Basic instruments use photocells similar to those used in simple
colorimeters or photodiode detectors. In many cases, a different photocell
must be used at wavelengths above and below 550-600nm, owing to
differences in the sensitivity of such detectors over the visible waveband. The
detectors used in more sophisticated instruments, give increased sensitivity
and stability when compared with photocells.

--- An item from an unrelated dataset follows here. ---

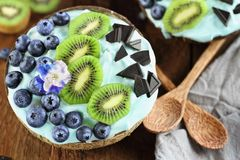 Blue Spirulina and Berry Smoothie Bowl with Blueberries and Kiwi stock image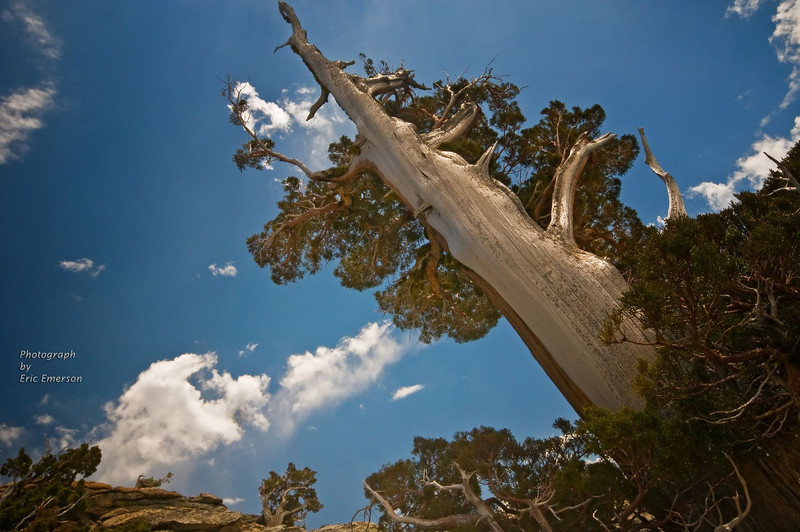 Juniper Reaching for Sky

Digital displays are increasingly used in preference to needle-type meters,
as they are not prone to parallax errors and misreading of the absorbance
scale. Some digital instruments can be calibrated to give a direct readout of
the concentration of the test substance.
Types of U'Vlvisible spectrophotometer
Basic instruments are single-beam spectrophotometers in which there is only
one light path. The instrument is set to zero absorbance using a blank
solution, which is then replaced by the test solution, to obtain an absorbance
reading. An alternative approach is used in double-beam spectrophotometers,
where the light beam from the monochromator is split into two separate
beams, one beam passing through the test solution and the other through a
reference blank. Absorbance is then measured by an electronic circuit which
compares the outputs from the reference (blank) and sample cells. Double-beam spectrophotometry reduces measurement errors caused by fluctuations
in output from the light source or changes in the sensitivity of the detection
system, since reference and test solutions are measured at the same time
(Box 26.1). Recording spectrophotometers are double-beam instruments,
designed for use with a chart recorder or computer, either by recording the
difference in absorbance between reference and test solutions across a
predetermined waveband to give an absorption spectrum, or by recording the
change in absorbance at a particular wavelength as a function of time (e.g. in
a kinetic determination.
Quantitative spectrophotometric analysis
A single (purified) substance in solution can be quantified using the Beer-
Lambert relationship (eqn [26.5]), provided its absorptivity is known at a
particular wavelength (usually at the absorption maximum for the substance,
since this will give the greatest sensitivity). The molar absorptivity is the
absorbance given by a solution with a concentration of 1 mol L−1
(= 1 kmol m−3
) of the compound in a light path of 1cm. The appropriate
value may be available from tabulated spectral data (e.g. Anon., 1963), or it
can be determined experimentally by measuring the absorbance of known
concentrations of the substance (Box 26.1) and plotting a standard curve.
This should confirm that the relationship is linear over the desired
concentration range and the slope of the line will give the molar absorptivity.